Too bad. The moment was past for wasting time on harebrained theories.
Raphael knew Chao was wrong. Chao could not have found anything, for there was nothing to find. Gravity research was a dead end. That, when all was said and done, was Simon Raphael’s reason for giving up.
He smiled, a wan and thin creasing of his lips, and took up his pen again. I feel no regret in leaving here, he wrote. I have done all I could, tried as hard as I might. Now there is nothing left but to remember what W. C. Fields said. Jessie had always loved the ancient comedy films, even if Raphael himself had not. “If at first you don’t succeed, try, try again. Then give up. No sense being a damn fool about it. ”
chapter 3: From Pawn to Player
The observer’s slumbers, heretofore measured in unbroken millennia, were now irrevocably disturbed. Rest, sleep were not to be. That small ray of hope would not be stilled. The Observer stirred restlessly, unable to ignore any longer the tantalising energies it felt.
Something was happening in the depths of space. Now that it had been awakened by the not-quite-correct signal, its sensitivity was increased. It could detect many faint twitches and whispers emanating from the far reaches of the Solar System, from a source moving slowly in a distant orbit.
It formed a first theory, though the process by which it did so could not precisely be called thinking. Rather, it was a memory search, an attempt to match new input against the results of previous experience.
It examined its heritage memory, calling forth not only its own lengthy, if somewhat uneventful, experience, but the recollections of all its forebears. It found a circumstance that came close to matching the present one, in the life of a distant ancestor. Perhaps the results of that ancient event could provide an explanation for the current odd situation.
With something like a pang of disappointment, it played back the outcome of the old event.

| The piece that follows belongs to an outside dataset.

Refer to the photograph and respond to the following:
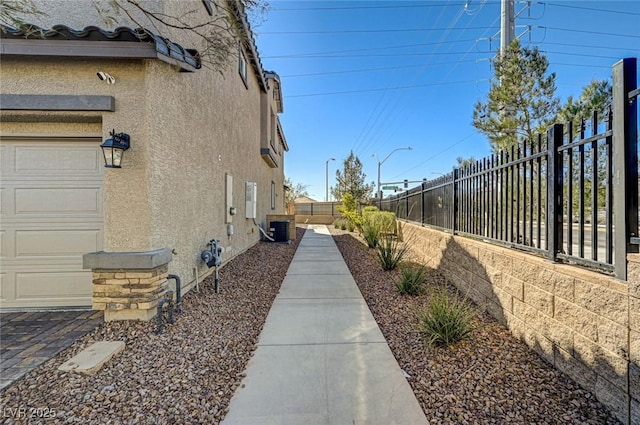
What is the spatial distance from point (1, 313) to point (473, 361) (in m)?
5.94

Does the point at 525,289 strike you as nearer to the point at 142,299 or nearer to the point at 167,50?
the point at 142,299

If that precedent was a guide, then this flurry of gravity signals was nothing more than one of its own group malfunctioning, erroneously radiating random gravity signals.
To set its conclusions in two human analogs, each useful and neither entirely accurate, it conjectured that an alternate phenotype of its own genotype had taken ill. Or else that a distant subsystem, another component of the same machine of which it was a part, had broken down.
Was perhaps one of its own breed orbiting in that space? It consulted its memory store and found the scans relating to that part of the sky.
It had expected to find a small, asteroid-sized body reported as orbiting there, another subtype of its breed placed in orbit. To its utter shock, it instead discovered records of a natural body, a frozen planet, accompanied by an outsized moon.
A planetary body emitting modulated gravity waves? That could not be. This was outside not only its own experience, but beyond any circumstance any of its kind had ever reported. Its denial of the situation went beyond any human ability to gainsay a set of facts. In the Observer’s universe, if it had not happened before, it was physically impossible for it to happen now.
The anomaly must be investigated. It focused its senses as precisely as possible, examining the target planet.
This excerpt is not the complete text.